Begin Dataset excerpts

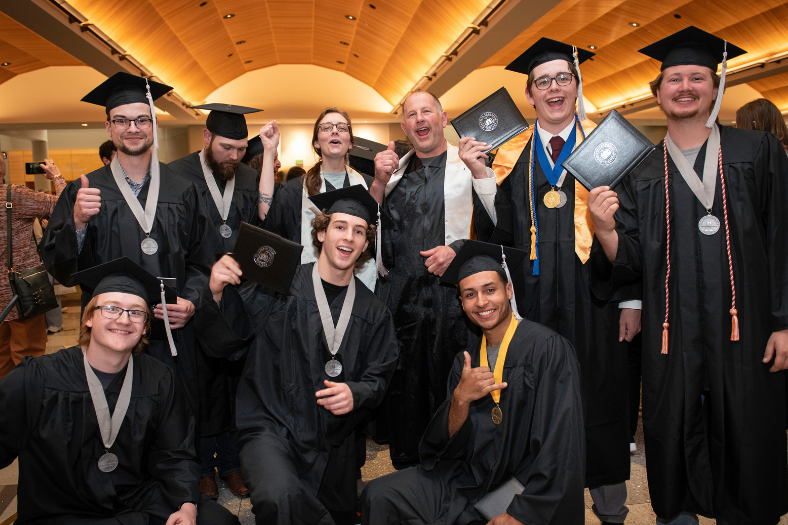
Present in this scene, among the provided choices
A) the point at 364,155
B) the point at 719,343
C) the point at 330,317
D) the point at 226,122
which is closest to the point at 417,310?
the point at 330,317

End Dataset excerpts

**What you have to do:** Reproduce all of the data above word for word, leaving the pictures out.

**Reply to the exercise:**
Present in this scene, among the provided choices
A) the point at 364,155
B) the point at 719,343
C) the point at 330,317
D) the point at 226,122
which is closest to the point at 417,310?
the point at 330,317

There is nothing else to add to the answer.